Sirtuins, or silent information regulator proteins, are a conserved family of seven proteins that regulate distinct biological pathways in mammals [16]. The sirtuin Sirt1, which is an NAD-dependent de-acetylase, plays crucial roles in aging, metabolism, apoptosis, inflammation and cell cycle regulation [17,18]. Considerable evidence has shown that Sirt1 plays a crucial role in inflammatory and other diseases, including metabolic, cardiovascular, age-related, and neuro-degenerative diseases, as well as cancer [[19], [20], [21], [22]]. However, it is unclear whether Sirt1 plays a role in the pathogenesis of TB. Therefore, one of the aims of the present study is to investigate the potential role of Sirt1 in TB, as well as the involvement of MAPK and NF-κB signaling pathways in the Sirt1-mediated pathogenesis of this disease, especially how to regulate NF-κB by unknown mechanism.

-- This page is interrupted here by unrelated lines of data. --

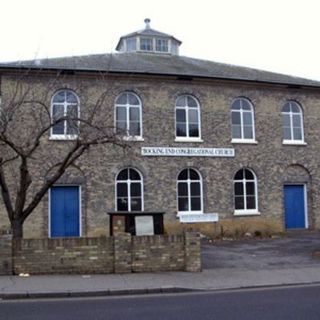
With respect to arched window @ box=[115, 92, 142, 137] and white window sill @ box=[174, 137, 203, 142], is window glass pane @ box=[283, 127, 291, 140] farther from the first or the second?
arched window @ box=[115, 92, 142, 137]

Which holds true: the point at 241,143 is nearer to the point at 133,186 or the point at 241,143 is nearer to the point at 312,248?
the point at 133,186

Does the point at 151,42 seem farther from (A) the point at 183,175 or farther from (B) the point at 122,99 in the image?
(A) the point at 183,175

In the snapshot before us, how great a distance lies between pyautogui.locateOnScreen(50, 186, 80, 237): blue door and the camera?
23000 millimetres

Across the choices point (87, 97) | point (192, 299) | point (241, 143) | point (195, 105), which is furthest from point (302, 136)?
point (192, 299)

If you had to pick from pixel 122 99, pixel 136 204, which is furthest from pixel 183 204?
pixel 122 99

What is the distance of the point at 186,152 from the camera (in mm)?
24688

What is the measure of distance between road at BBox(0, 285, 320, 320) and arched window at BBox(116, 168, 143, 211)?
40.7 feet

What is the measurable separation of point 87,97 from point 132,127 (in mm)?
2450

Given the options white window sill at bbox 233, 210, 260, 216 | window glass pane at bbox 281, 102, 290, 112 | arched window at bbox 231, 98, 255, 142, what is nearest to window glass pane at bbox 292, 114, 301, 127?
window glass pane at bbox 281, 102, 290, 112

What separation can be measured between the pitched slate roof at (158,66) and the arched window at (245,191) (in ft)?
15.2

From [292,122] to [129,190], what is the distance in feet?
31.1

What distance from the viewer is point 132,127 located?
2433 cm

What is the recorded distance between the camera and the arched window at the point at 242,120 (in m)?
26.0

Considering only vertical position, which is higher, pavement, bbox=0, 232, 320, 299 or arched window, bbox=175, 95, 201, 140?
arched window, bbox=175, 95, 201, 140
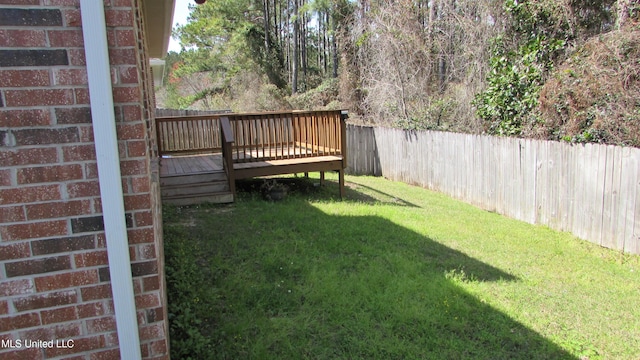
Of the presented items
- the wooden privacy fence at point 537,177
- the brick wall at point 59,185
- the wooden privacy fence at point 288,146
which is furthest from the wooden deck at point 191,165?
the brick wall at point 59,185

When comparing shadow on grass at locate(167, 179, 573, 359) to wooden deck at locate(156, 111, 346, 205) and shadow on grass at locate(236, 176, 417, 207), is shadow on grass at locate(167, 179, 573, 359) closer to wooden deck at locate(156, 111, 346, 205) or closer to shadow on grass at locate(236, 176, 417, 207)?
wooden deck at locate(156, 111, 346, 205)

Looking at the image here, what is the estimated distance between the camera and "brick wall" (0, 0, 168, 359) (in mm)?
1687

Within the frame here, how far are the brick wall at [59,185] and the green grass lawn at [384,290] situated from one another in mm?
1081

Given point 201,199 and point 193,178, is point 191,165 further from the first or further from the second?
point 201,199

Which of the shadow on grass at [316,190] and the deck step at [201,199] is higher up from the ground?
the deck step at [201,199]

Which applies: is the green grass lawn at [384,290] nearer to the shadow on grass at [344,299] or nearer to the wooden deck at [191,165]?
the shadow on grass at [344,299]

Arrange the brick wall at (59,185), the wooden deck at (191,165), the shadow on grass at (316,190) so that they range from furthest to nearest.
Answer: the shadow on grass at (316,190) → the wooden deck at (191,165) → the brick wall at (59,185)

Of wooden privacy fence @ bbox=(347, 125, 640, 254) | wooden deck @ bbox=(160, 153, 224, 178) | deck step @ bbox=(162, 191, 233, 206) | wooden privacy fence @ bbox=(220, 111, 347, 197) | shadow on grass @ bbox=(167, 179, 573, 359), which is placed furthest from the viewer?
wooden deck @ bbox=(160, 153, 224, 178)

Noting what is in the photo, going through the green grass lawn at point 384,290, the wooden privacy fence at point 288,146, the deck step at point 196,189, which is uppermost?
the wooden privacy fence at point 288,146

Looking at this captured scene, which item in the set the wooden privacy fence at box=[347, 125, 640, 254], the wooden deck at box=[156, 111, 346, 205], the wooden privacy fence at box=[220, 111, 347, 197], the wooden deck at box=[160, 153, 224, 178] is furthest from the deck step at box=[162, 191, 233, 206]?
the wooden privacy fence at box=[347, 125, 640, 254]

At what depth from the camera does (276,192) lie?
760cm

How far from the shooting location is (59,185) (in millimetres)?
1764

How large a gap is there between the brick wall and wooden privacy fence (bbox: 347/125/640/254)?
6.30 m

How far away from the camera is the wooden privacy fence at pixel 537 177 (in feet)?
19.5
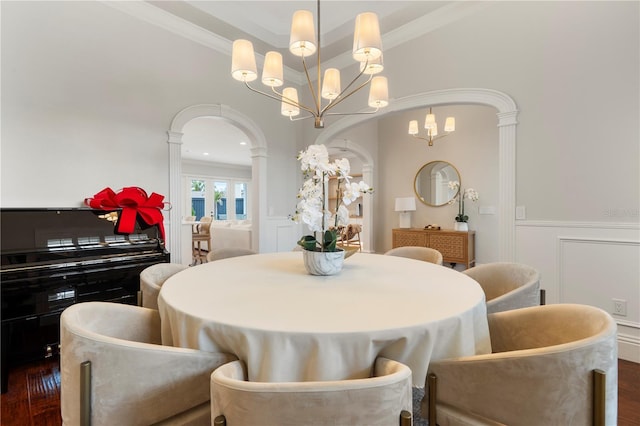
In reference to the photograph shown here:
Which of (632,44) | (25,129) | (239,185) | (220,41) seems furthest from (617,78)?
(239,185)

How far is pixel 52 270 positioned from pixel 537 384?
270 centimetres

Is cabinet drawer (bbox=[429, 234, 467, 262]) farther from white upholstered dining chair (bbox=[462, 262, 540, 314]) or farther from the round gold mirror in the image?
white upholstered dining chair (bbox=[462, 262, 540, 314])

Resveratrol, a naturally occurring polyphenolic compound that is highly enriched in grapes, red wine, peanuts, and a wide variety of other food sources, is known to have anti-inflammatory, anti-oxidant, anti-viral, neuro-protective, chemo-preventive and chemotherapeutic properties [[23], [24], [25]]. Importantly, one of resveratrol's multiple effects is Sirt1 activation [26] and additionally is an inhibitor of NF-κB transcription [[27], [28], [29]]. Resveratrol has emerged in recent years as a compound that confers strong protection against metabolic, cardiovascular and other age-related complications, including neuro-degenerative diseases and cancer. Therefore, another aim of the present study was to determine whether resveratrol has therapeutic effects in TB.

The findings of the present study indicate that Sirt1 plays a role in the pathogenesis of TB. Further, the underlying mechanism seems to involve TAK1 activation and the subsequent production of inflammatory cytokines via the MAPK and NF-κB pathways. Finally, resveratrol is found to have therapeutic effects in vivo in infected mice.